• _Goal_
Rewrite the material below with "dark equestrian helmet" swapped in for every "black riding helmet", keeping everything else the same and leaving out the pictures.

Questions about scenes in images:
/---
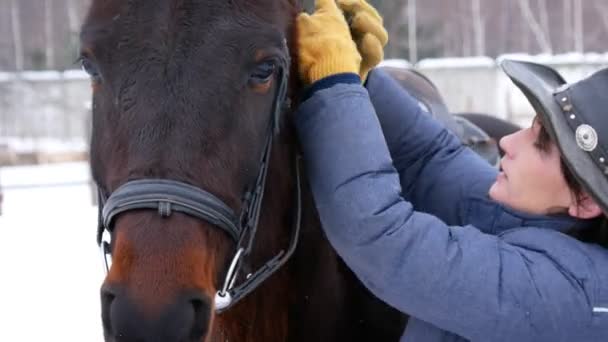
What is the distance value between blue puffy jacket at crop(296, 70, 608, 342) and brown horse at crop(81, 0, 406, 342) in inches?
6.3

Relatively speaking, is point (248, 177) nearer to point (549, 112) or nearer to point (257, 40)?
point (257, 40)

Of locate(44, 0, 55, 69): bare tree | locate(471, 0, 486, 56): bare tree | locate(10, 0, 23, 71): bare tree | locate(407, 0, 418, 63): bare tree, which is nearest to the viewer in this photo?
locate(44, 0, 55, 69): bare tree

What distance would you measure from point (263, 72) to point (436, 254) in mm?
590

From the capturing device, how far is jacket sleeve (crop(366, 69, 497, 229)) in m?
2.37

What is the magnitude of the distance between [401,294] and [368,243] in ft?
0.48

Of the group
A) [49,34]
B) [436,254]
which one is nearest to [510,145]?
[436,254]

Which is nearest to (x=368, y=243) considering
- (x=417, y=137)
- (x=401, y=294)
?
(x=401, y=294)

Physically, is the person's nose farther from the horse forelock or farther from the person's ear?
the horse forelock

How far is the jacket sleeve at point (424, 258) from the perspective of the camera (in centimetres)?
173

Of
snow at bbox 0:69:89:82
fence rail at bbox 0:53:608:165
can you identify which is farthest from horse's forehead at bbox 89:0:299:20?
snow at bbox 0:69:89:82

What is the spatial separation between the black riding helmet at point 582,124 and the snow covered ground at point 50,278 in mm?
2758

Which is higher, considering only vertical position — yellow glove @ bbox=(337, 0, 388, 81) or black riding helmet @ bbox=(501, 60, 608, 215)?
yellow glove @ bbox=(337, 0, 388, 81)

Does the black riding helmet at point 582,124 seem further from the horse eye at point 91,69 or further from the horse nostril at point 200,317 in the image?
the horse eye at point 91,69

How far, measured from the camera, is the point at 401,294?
179 centimetres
\---
• _The solution_
What is the distance value between blue puffy jacket at crop(296, 70, 608, 342) and brown horse at crop(81, 0, 406, 342) in inches?
6.3

Relatively speaking, is point (248, 177) nearer to point (549, 112) or nearer to point (257, 40)?
point (257, 40)

Of locate(44, 0, 55, 69): bare tree | locate(471, 0, 486, 56): bare tree | locate(10, 0, 23, 71): bare tree | locate(407, 0, 418, 63): bare tree, which is nearest to the viewer in this photo?
locate(44, 0, 55, 69): bare tree

What distance would you measure from point (263, 72) to point (436, 254) in mm?
590

From the capturing device, how far is jacket sleeve (crop(366, 69, 497, 229)) in m?
2.37

What is the magnitude of the distance between [401,294] and [368,243] in ft?
0.48

Of the group
A) [49,34]
B) [436,254]
which one is nearest to [510,145]?
[436,254]

Which is nearest to (x=368, y=243) considering
- (x=417, y=137)
- (x=401, y=294)
?
(x=401, y=294)

Physically, is the person's nose farther from the horse forelock or farther from the person's ear?
the horse forelock

How far is the jacket sleeve at point (424, 258) from the perspective of the camera (in centimetres)?
173

Of
snow at bbox 0:69:89:82
fence rail at bbox 0:53:608:165
can you identify which is farthest from horse's forehead at bbox 89:0:299:20?
snow at bbox 0:69:89:82

What is the spatial separation between the dark equestrian helmet at point 582,124 and the snow covered ground at point 50,278 in mm?
2758

Which is higher, considering only vertical position — yellow glove @ bbox=(337, 0, 388, 81) or dark equestrian helmet @ bbox=(501, 60, 608, 215)?
yellow glove @ bbox=(337, 0, 388, 81)

Does the dark equestrian helmet at point 582,124 seem further from the horse eye at point 91,69 or further from the horse nostril at point 200,317 in the image?
the horse eye at point 91,69

How far, measured from the camera, is the point at 401,294?
179 centimetres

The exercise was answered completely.